┌──

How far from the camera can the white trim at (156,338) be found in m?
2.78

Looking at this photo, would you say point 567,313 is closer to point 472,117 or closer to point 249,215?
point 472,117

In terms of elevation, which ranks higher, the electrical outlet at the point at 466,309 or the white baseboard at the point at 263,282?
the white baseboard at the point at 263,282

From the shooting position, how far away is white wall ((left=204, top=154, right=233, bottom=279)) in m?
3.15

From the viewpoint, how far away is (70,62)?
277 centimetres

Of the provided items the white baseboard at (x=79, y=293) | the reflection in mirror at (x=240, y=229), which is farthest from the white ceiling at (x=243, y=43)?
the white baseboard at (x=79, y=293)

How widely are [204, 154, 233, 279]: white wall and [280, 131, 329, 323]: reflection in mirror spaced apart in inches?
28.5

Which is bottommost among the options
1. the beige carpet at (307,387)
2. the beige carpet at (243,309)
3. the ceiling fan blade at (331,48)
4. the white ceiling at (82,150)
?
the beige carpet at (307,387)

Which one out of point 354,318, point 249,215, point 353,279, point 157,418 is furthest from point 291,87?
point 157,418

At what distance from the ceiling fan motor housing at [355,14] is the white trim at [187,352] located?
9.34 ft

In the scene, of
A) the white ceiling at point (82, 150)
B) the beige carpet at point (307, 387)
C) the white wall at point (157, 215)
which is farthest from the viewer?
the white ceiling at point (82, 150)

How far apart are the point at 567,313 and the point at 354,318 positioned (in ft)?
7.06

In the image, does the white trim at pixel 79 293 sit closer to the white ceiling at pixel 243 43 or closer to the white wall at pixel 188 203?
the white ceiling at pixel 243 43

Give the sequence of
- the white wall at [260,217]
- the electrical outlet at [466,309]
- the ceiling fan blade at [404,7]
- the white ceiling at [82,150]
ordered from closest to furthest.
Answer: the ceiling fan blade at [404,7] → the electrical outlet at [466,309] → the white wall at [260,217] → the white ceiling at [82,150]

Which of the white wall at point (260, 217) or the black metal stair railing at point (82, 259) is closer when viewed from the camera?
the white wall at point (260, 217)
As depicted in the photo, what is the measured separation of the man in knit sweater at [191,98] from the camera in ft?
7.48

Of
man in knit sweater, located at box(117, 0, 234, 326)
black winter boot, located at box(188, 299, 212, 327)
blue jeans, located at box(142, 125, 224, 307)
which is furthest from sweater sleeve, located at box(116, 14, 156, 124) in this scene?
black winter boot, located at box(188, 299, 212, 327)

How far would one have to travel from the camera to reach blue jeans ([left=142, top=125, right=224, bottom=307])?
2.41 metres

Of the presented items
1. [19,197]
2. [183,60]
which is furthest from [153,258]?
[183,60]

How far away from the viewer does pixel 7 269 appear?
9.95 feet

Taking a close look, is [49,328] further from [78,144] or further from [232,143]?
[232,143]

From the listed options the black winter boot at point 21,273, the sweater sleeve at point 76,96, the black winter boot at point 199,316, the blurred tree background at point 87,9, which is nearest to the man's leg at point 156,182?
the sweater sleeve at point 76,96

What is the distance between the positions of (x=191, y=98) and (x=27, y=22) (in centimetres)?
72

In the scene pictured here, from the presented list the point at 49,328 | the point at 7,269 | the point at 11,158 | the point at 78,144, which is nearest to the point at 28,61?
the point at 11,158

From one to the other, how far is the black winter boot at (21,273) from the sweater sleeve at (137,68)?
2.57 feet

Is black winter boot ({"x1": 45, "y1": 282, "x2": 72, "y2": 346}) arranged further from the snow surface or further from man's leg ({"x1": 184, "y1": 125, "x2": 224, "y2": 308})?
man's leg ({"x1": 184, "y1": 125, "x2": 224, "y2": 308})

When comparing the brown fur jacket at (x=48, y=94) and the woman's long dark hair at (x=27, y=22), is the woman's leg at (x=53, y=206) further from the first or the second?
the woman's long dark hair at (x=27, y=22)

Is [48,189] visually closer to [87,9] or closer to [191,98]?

└──

* GIVEN TASK
Rewrite all of the data above with "snow surface" changed to "icy ground" wherever it occurs, leaving everything else unchanged.

* THE REPLY
How far from the camera can the white trim at (156,338) be found in m?
2.78

Looking at this photo, would you say point 567,313 is closer to point 472,117 or closer to point 249,215?
point 472,117

In terms of elevation, which ranks higher, the electrical outlet at the point at 466,309 or the white baseboard at the point at 263,282?
the white baseboard at the point at 263,282

From the shooting position, how far away is white wall ((left=204, top=154, right=233, bottom=279)) in m?
3.15

From the viewpoint, how far away is (70,62)?
277 centimetres

Of the provided items the white baseboard at (x=79, y=293) | the reflection in mirror at (x=240, y=229), which is farthest from the white ceiling at (x=243, y=43)?
the white baseboard at (x=79, y=293)

How widely are [204, 154, 233, 279]: white wall and [280, 131, 329, 323]: reflection in mirror spaced apart in inches?
28.5

Which is bottommost among the options
1. the beige carpet at (307,387)
2. the beige carpet at (243,309)
3. the ceiling fan blade at (331,48)
4. the white ceiling at (82,150)
?
the beige carpet at (307,387)

Which one out of point 354,318, point 249,215, point 353,279, point 157,418 is furthest from point 291,87?
point 157,418

At what distance from the ceiling fan motor housing at [355,14] is the white trim at [187,352] located?
9.34 ft

In the scene, of
A) the white ceiling at point (82, 150)
B) the beige carpet at point (307, 387)
C) the white wall at point (157, 215)
which is farthest from the viewer?
the white ceiling at point (82, 150)

How far apart are the point at 567,313 and the point at 354,318 positioned (in ft)?
7.06

In the image, does the white trim at pixel 79 293 sit closer to the white ceiling at pixel 243 43 or closer to the white wall at pixel 188 203?
the white ceiling at pixel 243 43

Give the sequence of
- the white wall at [260,217]
- the electrical outlet at [466,309]
- the ceiling fan blade at [404,7]
- the white ceiling at [82,150]
ordered from closest to furthest.
Answer: the ceiling fan blade at [404,7] → the electrical outlet at [466,309] → the white wall at [260,217] → the white ceiling at [82,150]

Which of the white wall at point (260, 217) or the black metal stair railing at point (82, 259) is closer when viewed from the camera?
the white wall at point (260, 217)
As depicted in the photo, what is the measured separation of the man in knit sweater at [191,98] from the camera in ft?
7.48

Of
man in knit sweater, located at box(117, 0, 234, 326)
black winter boot, located at box(188, 299, 212, 327)
blue jeans, located at box(142, 125, 224, 307)
which is furthest from sweater sleeve, located at box(116, 14, 156, 124) in this scene?
black winter boot, located at box(188, 299, 212, 327)

How far would one have to travel from the camera to reach blue jeans ([left=142, top=125, right=224, bottom=307])?
2.41 metres

Of the presented items
1. [19,197]
2. [183,60]
which is furthest from [153,258]?
[183,60]

How far away from the viewer does pixel 7 269 appear?
9.95 feet

Taking a close look, is [49,328] further from [78,144] or further from [232,143]?
[232,143]

From the listed options the black winter boot at point 21,273, the sweater sleeve at point 76,96, the black winter boot at point 199,316, the blurred tree background at point 87,9, which is nearest to the man's leg at point 156,182?
the sweater sleeve at point 76,96

What is the distance between the positions of (x=191, y=98) and (x=27, y=22) (in centimetres)?
72

In the scene pictured here, from the presented list the point at 49,328 | the point at 7,269 | the point at 11,158 | the point at 78,144, which is nearest to the point at 28,61?
the point at 11,158

From one to the other, how far is the black winter boot at (21,273) from the sweater sleeve at (137,68)?
2.57 feet

Is black winter boot ({"x1": 45, "y1": 282, "x2": 72, "y2": 346}) arranged further from the icy ground or further from man's leg ({"x1": 184, "y1": 125, "x2": 224, "y2": 308})?
man's leg ({"x1": 184, "y1": 125, "x2": 224, "y2": 308})

When comparing the brown fur jacket at (x=48, y=94) and the woman's long dark hair at (x=27, y=22), is the woman's leg at (x=53, y=206) further from the first or the second?
the woman's long dark hair at (x=27, y=22)

Is [48,189] visually closer to [87,9] or closer to [191,98]?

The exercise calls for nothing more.